In 2014, he came back to play in all of the 16 games with one start, while collecting one reception for a one-yard touchdown and 10 special teams tackles.

In 2015, he was released on September 5, only to be re-signed five days later,
 after Ladarius Green suffered his second concussion of the year and Antonio Gates was still serving an NFL suspension. He was the starter in the third and fourth game of the season, making a critical touchdown reception against the Cleveland Browns. After Gates returned in the fifth game, Phillips was used mainly for blocking purposes. He played in 16 games (five starts), while posting 10 receptions for 69 yards, one touchdown and five special teams tackles.

===Denver Broncos===
On July 28, 2016, Phillips was signed as a free agent by the Denver Broncos. He overcame a serious ankle injury he suffered in his second day in training camp to make the team. On November 5, he was released by the Broncos. He appeared in eight games with three starts, registering five receptions for 40 yards and one touchdown.

===New Orleans Saints===
On November 7, 2016, he was claimed off waivers by the New Orleans Saints. He appeared in eight games (four starts), making five receptions for 32 yards, while contributing as a blocking tight end and on special teams.

TASK REQUIREMENTS:
a – Copy the career summary from "In 2015, he" up to and including "and one touchdown.".
b – For each statement, say yes or no according to the career summary and quote the words that decide it: (i) The Denver Broncos released Phillips on November 5. (ii) In 2015, Phillips was re-signed three days after being released. (iii) With the New Orleans Saints, Phillips made five receptions for 40 yards.
The listing is not needed for anything here.

INFORMATION PROVIDED:
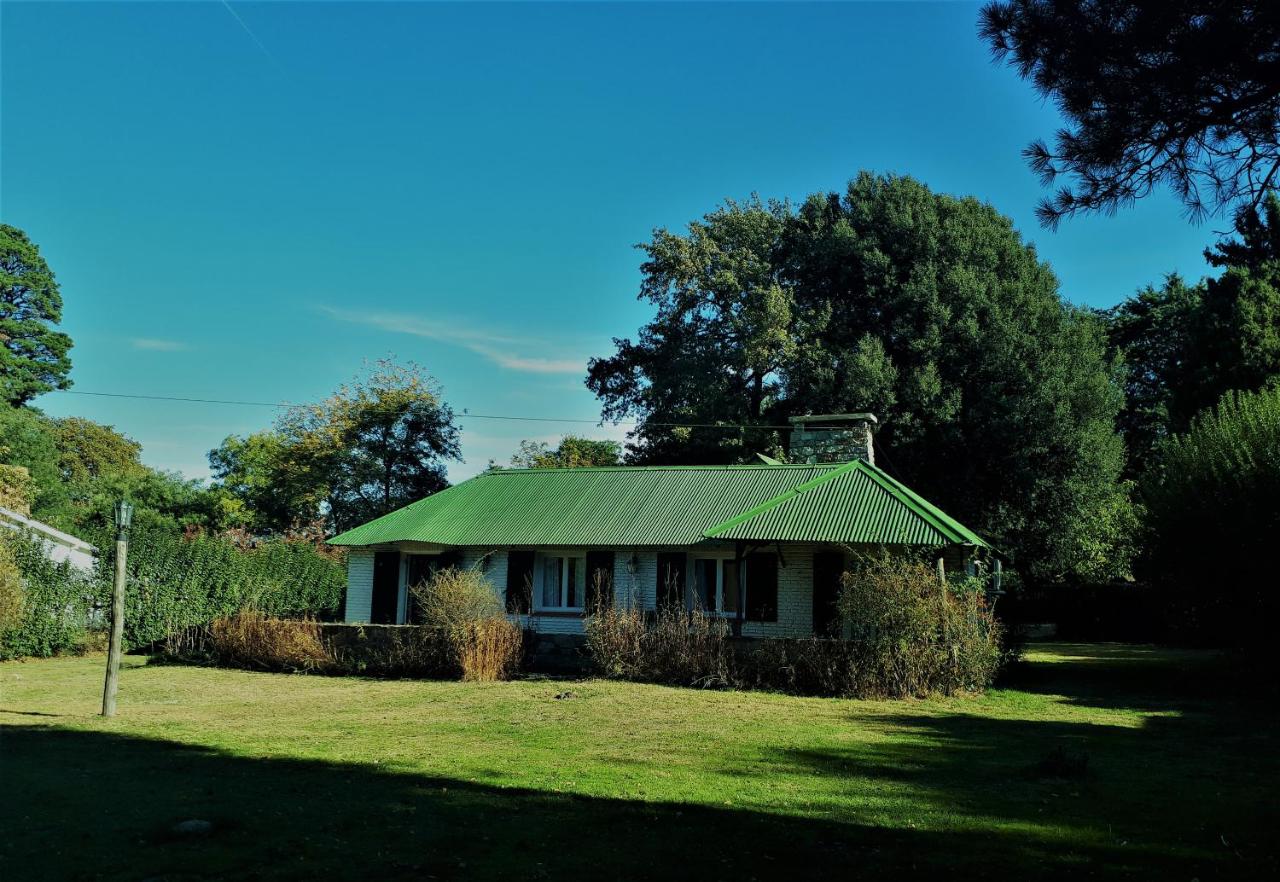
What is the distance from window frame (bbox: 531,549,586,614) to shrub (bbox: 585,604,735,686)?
17.7ft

PER-TASK ANSWERS:
a –
In 2015, he was released on September 5, only to be re-signed five days later,
 after Ladarius Green suffered his second concussion of the year and Antonio Gates was still serving an NFL suspension. He was the starter in the third and fourth game of the season, making a critical touchdown reception against the Cleveland Browns. After Gates returned in the fifth game, Phillips was used mainly for blocking purposes. He played in 16 games (five starts), while posting 10 receptions for 69 yards, one touchdown and five special teams tackles.

===Denver Broncos===
On July 28, 2016, Phillips was signed as a free agent by the Denver Broncos. He overcame a serious ankle injury he suffered in his second day in training camp to make the team. On November 5, he was released by the Broncos. He appeared in eight games with three starts, registering five receptions for 40 yards and one touchdown.

b –
(i) Yes: "On November 5, he was released by the Broncos."
(ii) No: "only to be re-signed five days later"
(iii) No: "making five receptions for 32 yards"